■ **What this task involves**: All pictures are to be omitted while the lines starting at the line with "Gadgets: Takeya Flash" and ending at the line with "厦门火车站南站房下周三启用 进出有攻略" in the material below are retyped exactly, both ends included.

■ **Listed entries**:
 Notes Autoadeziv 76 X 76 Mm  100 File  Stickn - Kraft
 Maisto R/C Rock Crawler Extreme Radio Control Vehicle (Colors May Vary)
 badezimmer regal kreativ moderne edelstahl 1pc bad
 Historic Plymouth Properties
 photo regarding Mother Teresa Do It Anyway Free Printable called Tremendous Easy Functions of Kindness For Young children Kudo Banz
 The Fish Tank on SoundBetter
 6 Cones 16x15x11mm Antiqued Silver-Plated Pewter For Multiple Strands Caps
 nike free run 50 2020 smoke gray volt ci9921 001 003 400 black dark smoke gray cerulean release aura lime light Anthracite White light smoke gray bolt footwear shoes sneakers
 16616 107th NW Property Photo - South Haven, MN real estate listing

==

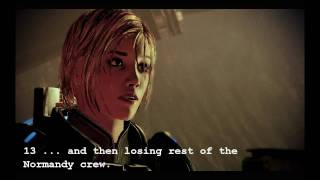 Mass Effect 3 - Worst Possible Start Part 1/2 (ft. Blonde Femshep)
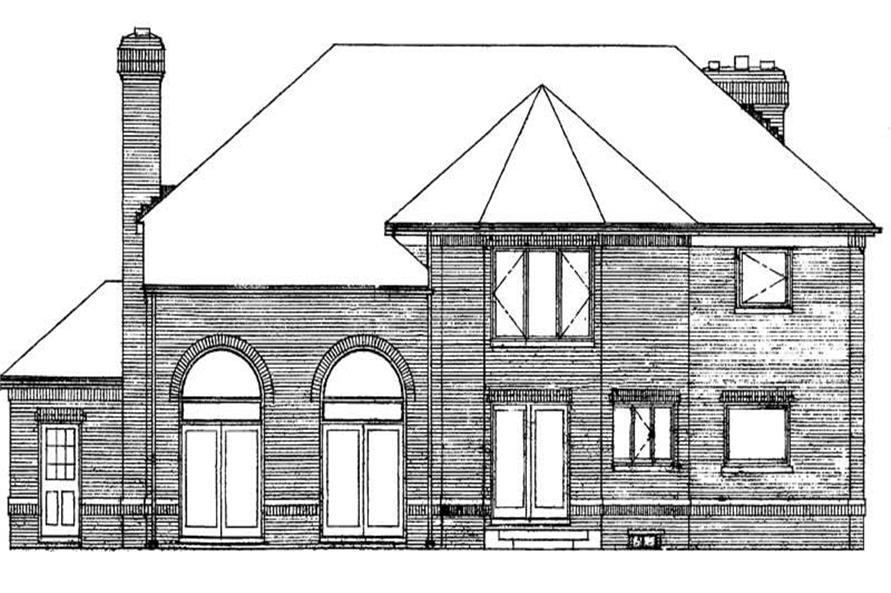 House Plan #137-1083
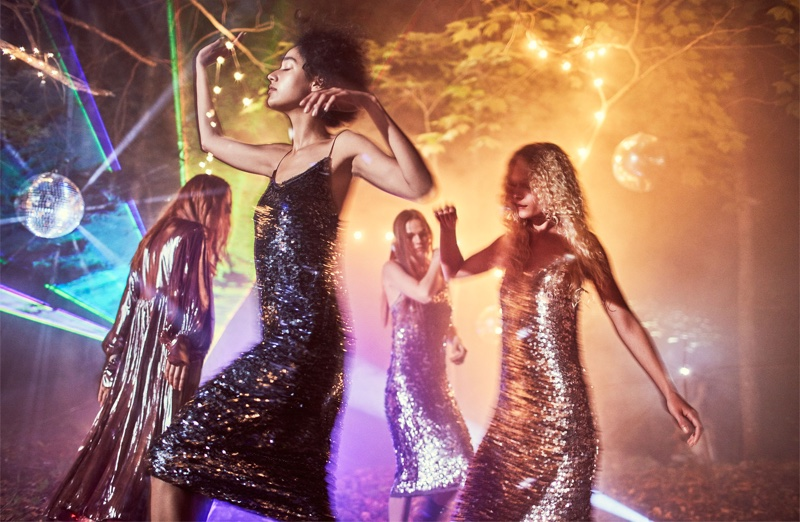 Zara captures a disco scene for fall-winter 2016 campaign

==

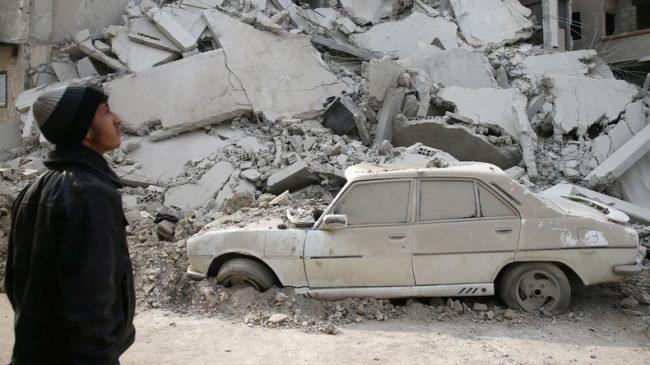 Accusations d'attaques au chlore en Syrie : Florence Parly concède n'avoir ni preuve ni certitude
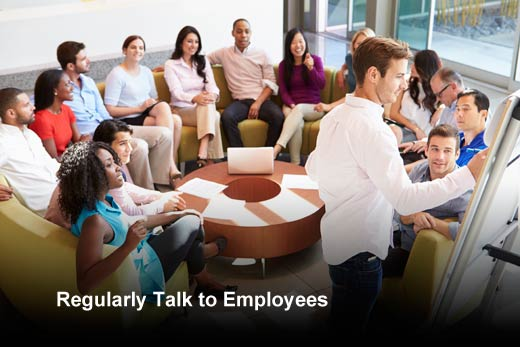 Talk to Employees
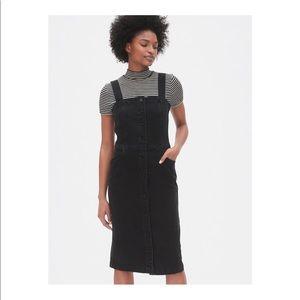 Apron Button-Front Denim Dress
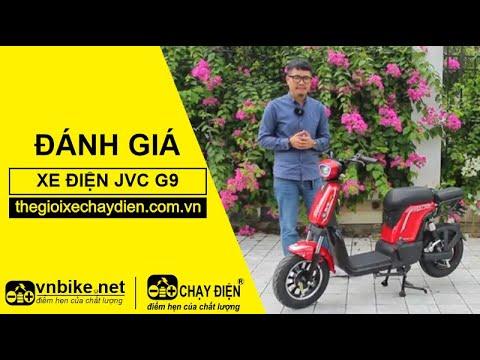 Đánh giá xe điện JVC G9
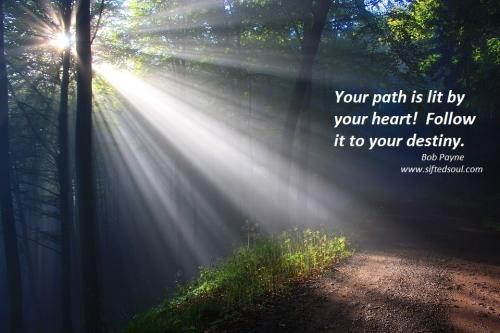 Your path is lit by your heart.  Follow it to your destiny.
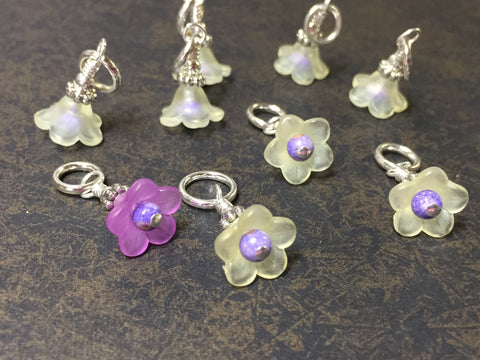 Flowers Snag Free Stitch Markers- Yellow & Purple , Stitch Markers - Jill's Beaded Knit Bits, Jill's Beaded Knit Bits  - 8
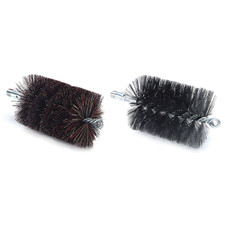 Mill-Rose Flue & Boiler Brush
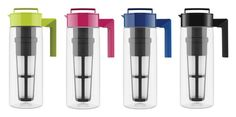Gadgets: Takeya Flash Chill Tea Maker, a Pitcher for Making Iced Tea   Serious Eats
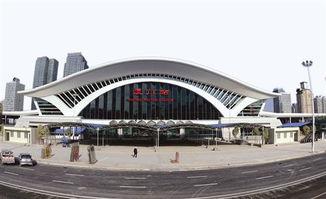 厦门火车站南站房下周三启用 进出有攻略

■ **Answer box**:
Gadgets: Takeya Flash Chill Tea Maker, a Pitcher for Making Iced Tea   Serious Eats
 厦门火车站南站房下周三启用 进出有攻略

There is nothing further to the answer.